Reviewers: Raghu Bhat and Manish Bhatt, vice-presidents and executive creative directors, Contract Advertising (India) Pvt. Lt
Spot: The film for Crabtree switches opens on an elaborate bidaai (farewell) scene. The bride is all tears. The bridegroom swishes his hand over her arm as if he is flicking an imaginary switch. Instantly, the bride stops sobbing and starts smiling. Dissolve to the logo of Crabtree switches, the creative idea being—if only everything in life had a switch.
(Photo : AdEx India)
Why we don’t like it: To start with, because of the media plan. Putting this ad in the middle of the IPL matches is a bit like scheduling a sarod recital in the middle of a Led Zeppelin concert. Unless the tempo of the ad matches the tempo of the show it is appearing in, you are asking for trouble.
The clichéd bidaai setting brings back harrowing memories of saas-bahu (mother-in-law/daughter-in-law) serials and makes you lunge for the remote even if you are paralysed neck down.

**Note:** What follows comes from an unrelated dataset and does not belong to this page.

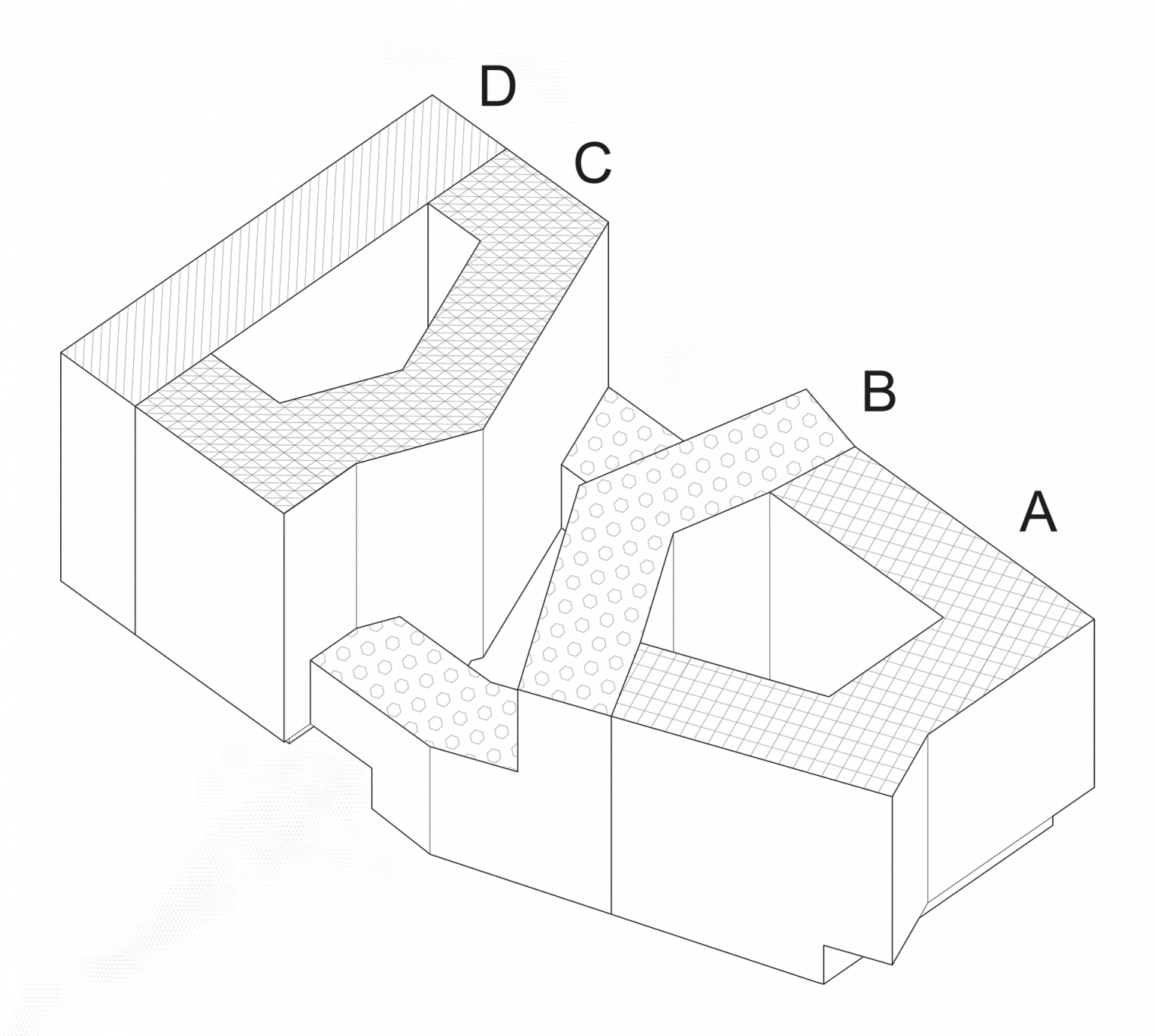 D
C
B
A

The fake expressions and the wailing banshee soundtrack also add to the overall gloom. Coming to a relevant brand idea, well, it is conspicuous by its absence. Why on earth should you buy a Crabtree since the ad doesn’t give a single reason to go for one? And yes, flicking on an imaginary switch on someone’s shoulder might be someone’s idea of “bizarre” advertising, but is it funny? Gimme the Washington Red Skins any day.

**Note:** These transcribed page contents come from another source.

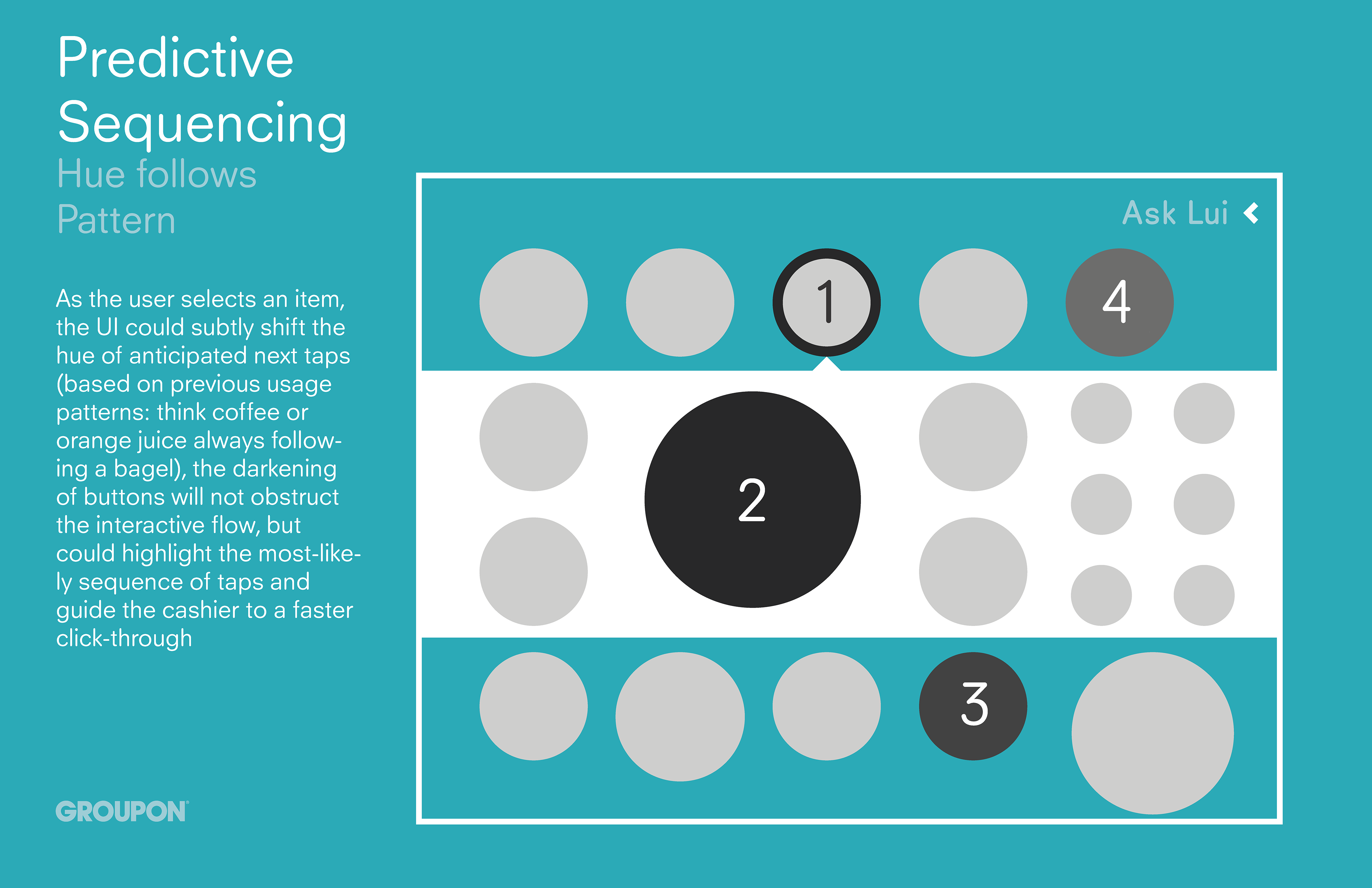 Predictive Sequencing
Hue follows Pattern

As the user selects an item, the UI could subtly shift the hue of anticipated next taps (based on previous usage patterns: think coffee or orange juice always following a bagel), the darkening of buttons will not obstruct the interactive flow, but could highlight the most-likely sequence of taps and guide the cashier to a faster click-through

GROUPON

Ask Lui

1

4

2

3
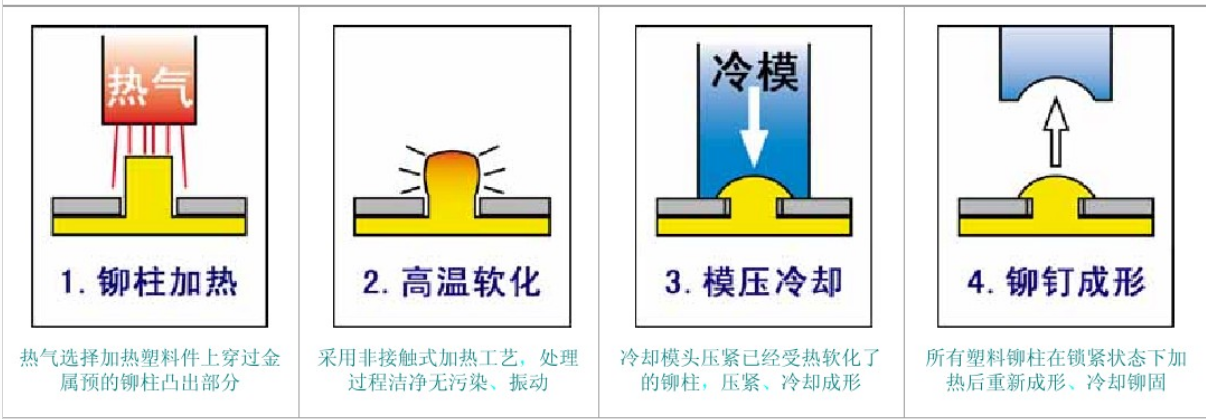 热气

1. 铆柱加热

热气选择加热塑料件上穿过金属预的铆柱凸出部分

2. 高温软化

采用非接触式加热工艺，处理过程洁净无污染、振动

冷模

3. 模压冷却

冷却模头压紧已经受热软化了的铆柱，压紧、冷却成形

4. 铆钉成形

所有塑料铆柱在锁紧状态下加热后重新成形、冷却铆固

How we would have done it: A good starting point would be to revisit the brief. I know for a fact that Crabtree switches offer a good functional performance. But the “functional space” is already crowded. Moreover, since consumers are looking for higher order benefits even from electrical accessories, we can showcase another area of strength, namely, the international looks and designs of the switches. This can lead to a host of interesting relevant propositions. Switches so exclusive you’ll go for a manicure before touching them! Or switches so elegant, everything else looks ugly in comparison! Switches so good-looking you can’t resist having too many of them.
For instance, you have three doorbells instead of one! Or, on a wilder note, the Switches of Eastwick! (a whacked out series of how you transform into a witch when you are totally possessed by the desire to have a Crabtree switch in your house).